Short term Clarithromycin in patients with stable coronary heart disease may cause significantly higher cardiovascular mortality


The FDA ( U.S. Food and Drug Administration ) alerted the public to a study showing a higher death rate among patients in Denmark with heart disease a year after taking Clarithromycin, an antibiotic.

The CLARICOR study reported increased mortality in patients treated with Clarithromycin ( Biaxin/Klacid ) for 14 days compared with patients who received a placebo.

The difference in mortality became apparent after patients had been followed for one year or longer after the study drug was given.

A mechanism by which two-weeks of Clarithromycin could cause increased mortality measured after one year or longer is not clear.

Previous trials of antibacterial drugs to prevent heart disease and other trials of Clarithromycin have not shown a statistically significant effect on mortality.

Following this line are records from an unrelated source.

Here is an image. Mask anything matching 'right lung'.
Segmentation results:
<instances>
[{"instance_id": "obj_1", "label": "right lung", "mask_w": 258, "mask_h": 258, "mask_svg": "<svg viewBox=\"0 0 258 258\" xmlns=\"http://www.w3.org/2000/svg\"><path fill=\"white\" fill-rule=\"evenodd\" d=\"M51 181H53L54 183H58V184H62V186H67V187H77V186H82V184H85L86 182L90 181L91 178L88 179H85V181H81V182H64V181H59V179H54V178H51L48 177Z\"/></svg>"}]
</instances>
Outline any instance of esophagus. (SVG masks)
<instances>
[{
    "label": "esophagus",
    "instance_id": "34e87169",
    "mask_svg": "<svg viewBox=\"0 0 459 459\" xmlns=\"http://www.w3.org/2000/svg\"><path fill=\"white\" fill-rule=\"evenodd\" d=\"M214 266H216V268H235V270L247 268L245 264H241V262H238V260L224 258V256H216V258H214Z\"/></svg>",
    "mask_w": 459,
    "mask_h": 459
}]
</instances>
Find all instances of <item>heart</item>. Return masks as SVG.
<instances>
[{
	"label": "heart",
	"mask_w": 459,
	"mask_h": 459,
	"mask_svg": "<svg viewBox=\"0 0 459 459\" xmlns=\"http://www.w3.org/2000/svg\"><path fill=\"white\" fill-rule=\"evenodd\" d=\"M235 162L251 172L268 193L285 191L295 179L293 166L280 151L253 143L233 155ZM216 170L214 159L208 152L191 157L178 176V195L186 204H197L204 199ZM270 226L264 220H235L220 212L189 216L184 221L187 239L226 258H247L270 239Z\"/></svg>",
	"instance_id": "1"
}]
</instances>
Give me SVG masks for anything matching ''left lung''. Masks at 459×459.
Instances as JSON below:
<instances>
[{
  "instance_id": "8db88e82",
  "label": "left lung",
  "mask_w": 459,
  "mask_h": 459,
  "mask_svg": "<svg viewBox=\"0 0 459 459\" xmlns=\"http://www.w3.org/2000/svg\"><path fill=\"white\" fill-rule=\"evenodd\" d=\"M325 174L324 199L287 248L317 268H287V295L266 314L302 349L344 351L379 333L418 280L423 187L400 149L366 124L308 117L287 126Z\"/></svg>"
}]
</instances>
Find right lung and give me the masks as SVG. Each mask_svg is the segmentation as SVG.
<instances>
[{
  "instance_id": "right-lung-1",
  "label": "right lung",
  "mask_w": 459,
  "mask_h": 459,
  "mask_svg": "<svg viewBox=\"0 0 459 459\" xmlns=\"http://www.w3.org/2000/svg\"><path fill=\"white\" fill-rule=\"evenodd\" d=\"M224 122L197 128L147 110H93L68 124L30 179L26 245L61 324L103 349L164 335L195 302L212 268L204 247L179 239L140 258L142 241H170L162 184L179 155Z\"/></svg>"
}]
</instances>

Considering the results from the CLARICOR study and the results from previous studies of antibacterial drugs to prevent heart disease, the FDA is not recommending any specific changes to the use of Clarithromycin at this time.

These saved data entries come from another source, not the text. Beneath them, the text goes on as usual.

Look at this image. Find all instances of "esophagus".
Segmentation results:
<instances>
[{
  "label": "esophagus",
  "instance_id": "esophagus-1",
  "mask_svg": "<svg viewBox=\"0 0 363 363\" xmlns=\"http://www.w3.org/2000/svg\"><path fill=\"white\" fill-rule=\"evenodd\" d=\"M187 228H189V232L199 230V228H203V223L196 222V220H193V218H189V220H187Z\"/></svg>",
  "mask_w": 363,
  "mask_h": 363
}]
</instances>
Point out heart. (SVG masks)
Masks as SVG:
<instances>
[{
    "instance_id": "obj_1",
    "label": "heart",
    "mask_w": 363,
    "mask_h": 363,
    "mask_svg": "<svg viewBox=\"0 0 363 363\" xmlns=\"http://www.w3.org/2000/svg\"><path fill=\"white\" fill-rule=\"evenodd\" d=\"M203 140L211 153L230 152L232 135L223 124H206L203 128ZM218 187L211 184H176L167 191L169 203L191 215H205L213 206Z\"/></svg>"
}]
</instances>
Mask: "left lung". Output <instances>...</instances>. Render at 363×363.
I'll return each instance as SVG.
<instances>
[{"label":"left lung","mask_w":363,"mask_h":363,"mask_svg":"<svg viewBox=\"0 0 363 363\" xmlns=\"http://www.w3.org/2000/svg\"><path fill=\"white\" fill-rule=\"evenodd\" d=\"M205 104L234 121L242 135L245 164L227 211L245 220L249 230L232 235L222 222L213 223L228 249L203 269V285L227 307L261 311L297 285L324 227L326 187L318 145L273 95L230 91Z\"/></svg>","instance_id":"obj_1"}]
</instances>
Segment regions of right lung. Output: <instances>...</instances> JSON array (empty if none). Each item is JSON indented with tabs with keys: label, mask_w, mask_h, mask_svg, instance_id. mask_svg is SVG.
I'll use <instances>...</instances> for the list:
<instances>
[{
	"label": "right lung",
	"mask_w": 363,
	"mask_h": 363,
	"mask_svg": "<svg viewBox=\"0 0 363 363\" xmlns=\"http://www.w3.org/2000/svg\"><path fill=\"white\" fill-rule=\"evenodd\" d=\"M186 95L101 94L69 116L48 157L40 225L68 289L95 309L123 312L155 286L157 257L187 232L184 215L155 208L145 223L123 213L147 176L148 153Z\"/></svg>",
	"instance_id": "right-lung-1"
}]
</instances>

FDA has discussed these findings with the Danish Medicines Agency ( DMA ) and the FDA recommendation is consistent with that of the DMA.

The purpose of CLARICOR study was to determine if the macrolide Clarithromycin affects mortality and cardiovascular morbidity in patients with stable coronary heart disease.

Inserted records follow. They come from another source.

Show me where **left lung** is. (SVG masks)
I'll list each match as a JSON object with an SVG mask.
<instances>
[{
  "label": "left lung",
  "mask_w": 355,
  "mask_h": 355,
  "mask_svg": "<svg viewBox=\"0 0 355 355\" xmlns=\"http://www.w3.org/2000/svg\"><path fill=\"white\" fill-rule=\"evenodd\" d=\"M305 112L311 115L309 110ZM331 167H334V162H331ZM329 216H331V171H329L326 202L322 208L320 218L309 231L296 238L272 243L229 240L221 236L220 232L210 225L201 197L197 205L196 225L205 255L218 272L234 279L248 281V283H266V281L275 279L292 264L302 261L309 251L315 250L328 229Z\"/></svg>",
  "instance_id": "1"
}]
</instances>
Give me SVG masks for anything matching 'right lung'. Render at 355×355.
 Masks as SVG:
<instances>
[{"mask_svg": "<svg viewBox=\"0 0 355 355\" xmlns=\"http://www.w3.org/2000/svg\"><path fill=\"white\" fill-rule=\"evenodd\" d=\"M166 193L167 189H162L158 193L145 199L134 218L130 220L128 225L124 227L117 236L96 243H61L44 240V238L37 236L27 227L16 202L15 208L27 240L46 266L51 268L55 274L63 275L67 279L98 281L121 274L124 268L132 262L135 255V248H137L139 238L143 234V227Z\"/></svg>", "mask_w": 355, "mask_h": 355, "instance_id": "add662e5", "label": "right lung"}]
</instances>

A total of 4373 patients aged 18 to 85 years who had a discharge diagnosis of myocardial infarction or angina pectoris in 1993-9 and alive in August 1999 were randomised to two weeks' treatment with Clarithromycin 500 mg/day or placebo.

Primary outcome was: composite of all cause mortality, myocardial infarction, or unstable angina pectoris during three years' follow-up.
Secondary outcome was: composite of cardiovascular mortality, myocardial infarction, or unstable angina pectoris.

Researchers found no significant effects of Clarithromycin on the primary outcome ( hazard ratio, HR=1.15 ) or secondary outcome ( HR=1.17 ).
Mortality was significantly higher in the Clarithromycin arm ( HR=1.27; P=0.03 ) as a result of significantly higher cardiovascular mortality ( HR=1.45; P=0.01 ).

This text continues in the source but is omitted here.